TypeScript is actually a superset of JavaScript and aims to enhance it, not replace it.

WebAssembly is designed to work alongside JavaScript, offering performance benefits for specific tasks but not entirely usurping JavaScript’s role.

As for PHP, it’s largely server-side and operates in a different realm than client-side JavaScript.

All these technologies can co-exist and even complement JavaScript, rather than pushing it out of the ecosystem.

Learning JavaScript in depth

The key here is to develop an in-depth understanding of the language. I’m talking about understanding things like Scopes, Closures, Object prototypes, IIFEs, and the likes.

If some of those terms were unfamiliar, rejoice! There are a ton of great resources out there for deepening your understanding of JavaScript. The community is pretty rad too.

I highly recommend the You Don’t Know JS Yet series (which is free to read online). Tony Alicea’s Udemy course on JavaScript is also a great resource (currently costs $12).

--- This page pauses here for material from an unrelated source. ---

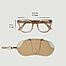 Glasses Case - Kaai
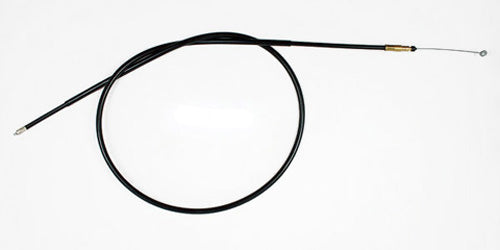 MOTION PRO ATV Choke Cable Part Number 02-0359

What should you learn first?

I recommend you tailor your learning plan to your career goals. Keep in mind, though, that career goals are not the same as what you do day-to-day.

Focusing on underlying technologies like SQL or JavaScript may require you to take a step back from the frameworks that you’re using in your day-to-day work, which I think is well worth it. You’ll be investing in more foundational skills that are likely to apply to your work long into the future.

If you’re choosing between focusing on SQL or JS first, consider which part of the stack you want to deepen your understanding of. For backend, learn SQL. For frontend, JavaScript.

Write down your goals

Personally, I find it incredibly helpful to write down my goals.

Research has shown that people who write down their goals are more likely to achieve them.